EDIT: Also, if that's going to be the supported method going further, are you going to expose GUI options within Steam to run games on the discrete GPU by setting the various environment vars? I feel like you guys aren't the kind of people who will tell all optimus users to muck with launch options for all of their graphically intensive games for the foreseeable future.

EDIT 2: That didn't work for me. I tried SoulCalibur VI, and the entire game was insanely choppy before I even hit the title screen. I have nVidia 450.80; current version in Xubuntu 20.04.

NerosTie commented 4 years ago

I have Optimus (Nvidia 730M) + PRIME render offload and I have no issue with Proton 5.13 about this. It works as with previous versions.

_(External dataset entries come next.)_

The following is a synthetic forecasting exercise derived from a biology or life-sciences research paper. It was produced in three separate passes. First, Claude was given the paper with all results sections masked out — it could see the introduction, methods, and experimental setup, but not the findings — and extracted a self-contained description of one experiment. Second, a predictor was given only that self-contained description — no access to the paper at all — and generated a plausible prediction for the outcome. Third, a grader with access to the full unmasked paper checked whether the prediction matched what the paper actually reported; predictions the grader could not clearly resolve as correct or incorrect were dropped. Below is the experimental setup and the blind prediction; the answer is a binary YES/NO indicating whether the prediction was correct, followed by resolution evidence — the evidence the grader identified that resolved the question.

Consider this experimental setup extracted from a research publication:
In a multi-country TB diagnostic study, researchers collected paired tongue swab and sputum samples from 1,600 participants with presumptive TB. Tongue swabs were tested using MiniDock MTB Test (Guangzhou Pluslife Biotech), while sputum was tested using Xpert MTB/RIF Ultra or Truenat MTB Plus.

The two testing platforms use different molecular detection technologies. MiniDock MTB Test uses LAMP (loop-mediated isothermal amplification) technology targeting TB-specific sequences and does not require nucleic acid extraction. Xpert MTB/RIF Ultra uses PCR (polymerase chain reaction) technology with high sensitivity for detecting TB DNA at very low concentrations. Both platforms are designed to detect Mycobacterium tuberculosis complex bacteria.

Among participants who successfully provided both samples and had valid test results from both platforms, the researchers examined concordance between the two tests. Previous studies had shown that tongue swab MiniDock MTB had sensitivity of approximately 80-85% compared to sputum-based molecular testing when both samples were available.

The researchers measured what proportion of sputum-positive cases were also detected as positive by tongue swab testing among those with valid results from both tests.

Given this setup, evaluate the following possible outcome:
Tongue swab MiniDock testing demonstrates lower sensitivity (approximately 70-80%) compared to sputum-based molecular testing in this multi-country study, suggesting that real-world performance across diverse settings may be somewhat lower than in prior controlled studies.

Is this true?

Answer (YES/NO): NO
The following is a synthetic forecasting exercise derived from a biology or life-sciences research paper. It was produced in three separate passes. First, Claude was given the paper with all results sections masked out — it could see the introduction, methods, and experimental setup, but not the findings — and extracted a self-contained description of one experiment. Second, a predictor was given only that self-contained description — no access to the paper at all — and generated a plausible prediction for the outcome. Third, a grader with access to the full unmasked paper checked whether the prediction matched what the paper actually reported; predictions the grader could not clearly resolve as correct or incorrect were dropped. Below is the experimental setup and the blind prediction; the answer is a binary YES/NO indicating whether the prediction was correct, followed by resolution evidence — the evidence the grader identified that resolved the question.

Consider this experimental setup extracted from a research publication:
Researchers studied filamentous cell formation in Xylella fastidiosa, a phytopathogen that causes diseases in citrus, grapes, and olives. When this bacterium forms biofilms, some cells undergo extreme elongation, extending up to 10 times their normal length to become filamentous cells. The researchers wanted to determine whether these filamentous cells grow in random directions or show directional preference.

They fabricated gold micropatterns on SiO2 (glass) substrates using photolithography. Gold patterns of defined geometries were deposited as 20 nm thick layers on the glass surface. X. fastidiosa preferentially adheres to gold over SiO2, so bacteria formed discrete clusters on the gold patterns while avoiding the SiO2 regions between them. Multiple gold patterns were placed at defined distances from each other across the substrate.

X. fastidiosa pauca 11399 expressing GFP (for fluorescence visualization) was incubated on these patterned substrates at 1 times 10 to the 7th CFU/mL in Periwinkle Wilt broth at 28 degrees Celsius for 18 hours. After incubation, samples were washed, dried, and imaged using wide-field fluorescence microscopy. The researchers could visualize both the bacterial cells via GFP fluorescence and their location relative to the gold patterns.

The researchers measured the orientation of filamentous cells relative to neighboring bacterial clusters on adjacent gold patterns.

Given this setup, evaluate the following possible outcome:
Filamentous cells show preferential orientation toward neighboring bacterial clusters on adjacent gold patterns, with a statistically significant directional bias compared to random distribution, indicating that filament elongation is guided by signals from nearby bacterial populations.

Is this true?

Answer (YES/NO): YES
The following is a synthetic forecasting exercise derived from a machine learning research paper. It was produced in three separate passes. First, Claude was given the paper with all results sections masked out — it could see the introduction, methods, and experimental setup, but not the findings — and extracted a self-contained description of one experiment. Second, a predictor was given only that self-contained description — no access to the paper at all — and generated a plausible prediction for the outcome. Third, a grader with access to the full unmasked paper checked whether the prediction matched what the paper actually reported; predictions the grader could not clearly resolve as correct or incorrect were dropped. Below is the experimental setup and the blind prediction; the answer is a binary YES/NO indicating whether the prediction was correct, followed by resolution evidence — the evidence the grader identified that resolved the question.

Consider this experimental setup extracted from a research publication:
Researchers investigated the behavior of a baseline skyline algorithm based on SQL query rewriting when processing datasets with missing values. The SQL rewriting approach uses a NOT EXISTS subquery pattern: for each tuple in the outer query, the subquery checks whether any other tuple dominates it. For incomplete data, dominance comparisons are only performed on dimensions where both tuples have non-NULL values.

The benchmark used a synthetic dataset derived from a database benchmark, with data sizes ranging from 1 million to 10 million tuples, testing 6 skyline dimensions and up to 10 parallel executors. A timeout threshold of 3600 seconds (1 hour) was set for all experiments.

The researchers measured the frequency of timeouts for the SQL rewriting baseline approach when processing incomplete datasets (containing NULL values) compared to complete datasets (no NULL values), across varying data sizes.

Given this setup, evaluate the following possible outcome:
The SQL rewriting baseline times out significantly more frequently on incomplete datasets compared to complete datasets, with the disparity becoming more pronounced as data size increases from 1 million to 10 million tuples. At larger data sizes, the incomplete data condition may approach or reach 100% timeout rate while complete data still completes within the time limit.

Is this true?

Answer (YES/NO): NO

Araly commented 3 years ago

I have the same issue as @HugLifeTiZ , I have an optimus laptop, and on 5.13, games run on the CPU. I can see them appear in nvtop, but the GPU says 0%, and the GPU stays cold, while the CPU gets hot, and performance is abysmal.

@kisak-valve 's solution doesn't work for me. I usually run the whole steam in __NV_PRIME_RENDER_OFFLOAD=1 __GLX_VENDOR_LIBRARY_NAME="nvidia" __VK_LAYER_NV_optimus="NVIDIA_only" to run games on the GPU. I've tried that, and setting those variables in the game's launch options as mentioned, preceding %command%, but both don't make the games run on the GPU, when using 5.13.

I'm using nvidia 455 drivers for a GTX 1050, and https://github.com/Askannz/optimus-manager in hybrid mode (so the GPU is mostly inactive, unless I run an app with the previously mentioned variables.

EDIT: following comments I found on reddit, I moved every file except for /usr/share/vulkan/icd.dnvidia_icd.json in that folder, and that seems to work for now. I half expect that solution to go bad at some point, but it seems to be good enough for now. Apparently, the intel iGPU gets loaded before the nvidia GPU can, because its file is read first.

kisak-valve commented 3 years ago

Tracking note: I've transferred this issue to the steam-runtime issue tracker because it's an issue with Pressure Vessel bringing system-wide Vulkan layers into the Steam Linux Runtime - Soldier container environment.

mcoffin commented 3 years ago

@kisak-valve and others, is there a temporary workaround (probably another way to set layers), that we can use while you all work on getting this resolved?

Thanks in advance!

zaps166 commented 3 years ago

@mcoffin https://github.com/ValveSoftware/steam-runtime/issues/295#issuecomment-710683545

GloriousEggroll commented 3 years ago

Just throwing this in as well -- MESA_VK_DEVICE_SELECT uses a vulkan layer to switch between devices on mesa. Without it laptops with intel+amd or amd+amd are stuck using the iGPU for native vulkan games such as DOOM and Strange Brigade as those games default to the iGPU with no in-game options to change it.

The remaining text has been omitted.